An important dimensionless parameter in fluid dynamics is Reynolds number which in this example can be written as $R_e = \dfrac {r v \rho}{\eta}$.

If the Reynolds number is large $(>1000)$ then the velocity squared regime predominates whereas if Reynolds number is small $(<1)$ then the velocity regime predominates.

Note that for low Reynolds numbers the drag coefficient is inversely proportional to Reynolds number and hence inversely proportional to the velocity. So the drag is again proportional to the velocity in this regime.

There is also a massive complication as to whether the flow of air passing the bob is laminar or turbulent and also the surface condition of the bob will contribute to the complication.

Now the experiment that you have done is one which has been done by many students and there are variations in terms of recording the data.

You variation is measuring a height from the equilibrium position which experimentally might be difficult to do accurately.

Other variations are to measure the angular amplitude of the swing $\theta$ as it varies with with either time $t$ or number of swings $n$.
Another variant is to measure the amplitude of the swing by using a horizontal ruler. With this variation you can count the number of swings as the amplitude drops progressively by say, a centimetre.

There are complications in that the period of the simple pendulum varies with amplitude etc. This means that the time $t$ for a given number of swings is not proportional to the number of swings $n$.

The theoretical analysis with the assumption that the friction force is proportional to the velocity is much easier (as described in one of the comments) than using the assumption of frictional force is proportional to the velocity squared.

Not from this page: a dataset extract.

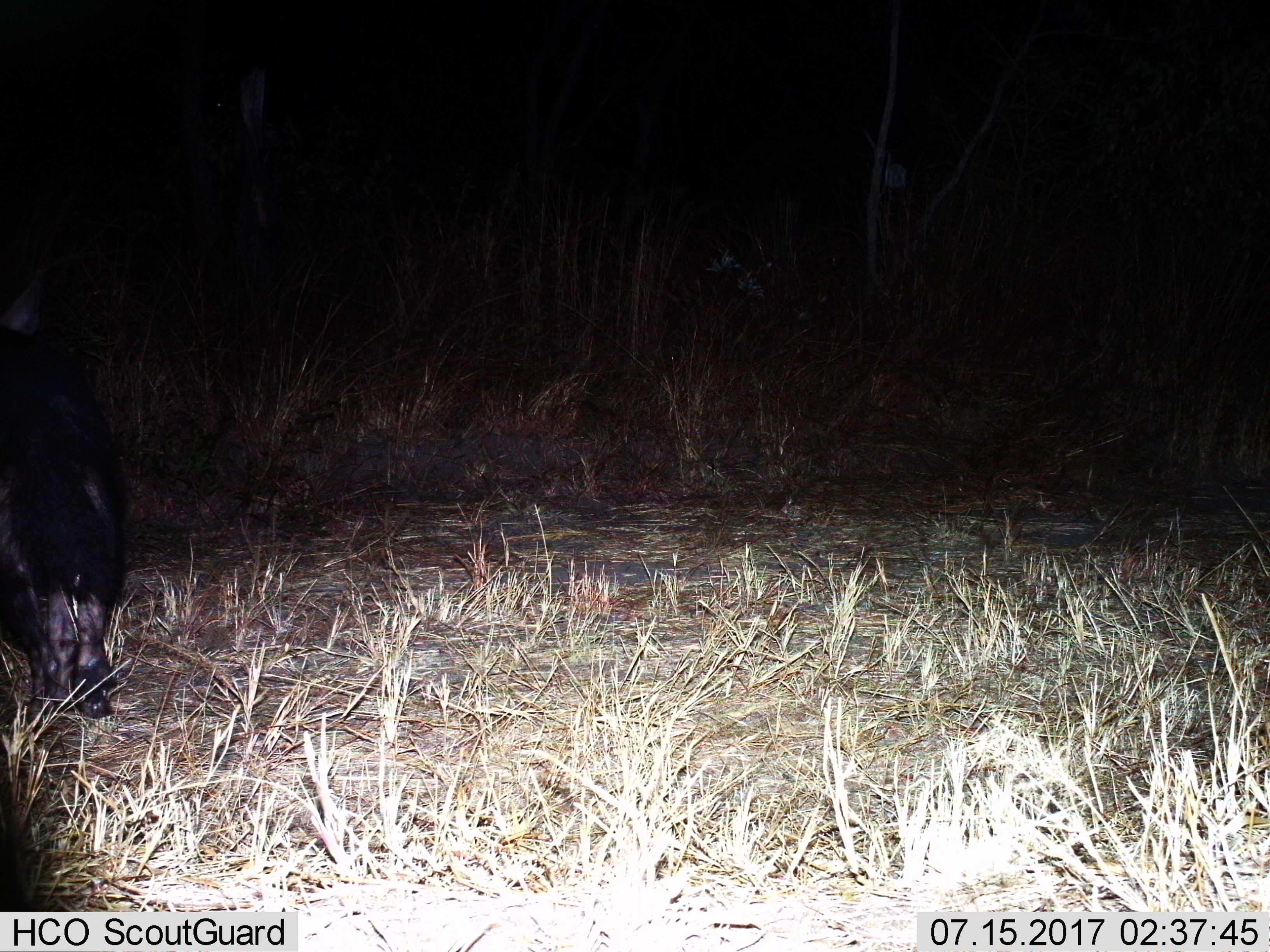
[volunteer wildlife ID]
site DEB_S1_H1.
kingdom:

Given a number of assumptions the velocity regime predicts a relationship of the form

$A_n=A_o e^{-k n}$ or $A(t) = A(0) = e^{-k' t}$

for the variation of amplitude. with number of swings or time.

So $\ln(A_n) = -k\; n + \ln(A_n)$ might be a reasonable relationship if you plotted a graph of $\ln(A_n)$ against $n$ and obtained a straight line graph.

As an aside you could then see if the Reynolds number is low in your experiment by substituting in values of $v, r \rho$ and $\eta$?

There is extensive (100s of articles) lit. on the web regarding atmospheric drag and drag in general. A spherical bob and a very thin rod makes the problem very simple. One may use this graph:

and then calculated the Reynolds number to find the drag force using the formula given by the first answerer (Floris). You ask for the rate, that's the force (found above) times the speed. In the region of small angle (defined by another answerer) and if the loss (dissipation) is small i.e. a high Q, then one may approximate by differentiating the position; also given above. I suspect you want the total loss for each cycle (period). For that one must integrate the rate over time. At least two engineering texts do that: "Vibration Theory and Applications (Thomson) and "fundamentals of mechanical vibrations" (KELLY), and I've done the "whole shebang" in my draft for the Horological Science Newsletter. It may be found here:

http://www.cleyet.org/Pendula,%20Horological%20and%20Otherwise/HSN/Drafts/

when I "get around to" putting it there.

bc, recommends studying Eisberg's (and Lerner) Physics/ foundations and applications. That text deals at the simplest possible level.

The pendulum motion is described by $\ddot{\theta} + 2 \gamma \dot{\theta} + \omega^2 \sin(\theta)= 0$, where $\theta$ is the angle from the vertical position, $\gamma$ is the dissipation coefficient, and $\omega^2 = g/l$. For small angles ($\theta < \sim \pi/6)$, this equation can be approximated as $\ddot{\theta} + 2 \gamma \dot{\theta} + \omega^2 \theta= 0$. The last equation has solution $$\theta = e^{-\gamma t} [\theta_0 \cos(\Omega t) + (v_0 + \gamma \theta_0) \sin(\Omega t)/ \Omega],$$ where $\Omega = \sqrt{\omega^2 - \gamma^2}$, $\theta(0) = \theta_0$ and $\dot{\theta}(0) = v_0$. A height from equilibrium position is found as $h(t) = l [1-\cos(\theta)] \approx l(1-\theta^2/2)$. If you plot $h(t)$, then every even (or odd) maximum gives the height after one swing, i.e. $h_0$, $h_1$, $h_2$, $\dots$ If the angles are large, one has to solve the nonlinear equation. It is also possible to write an explicit solution in this case, but it is much more involved.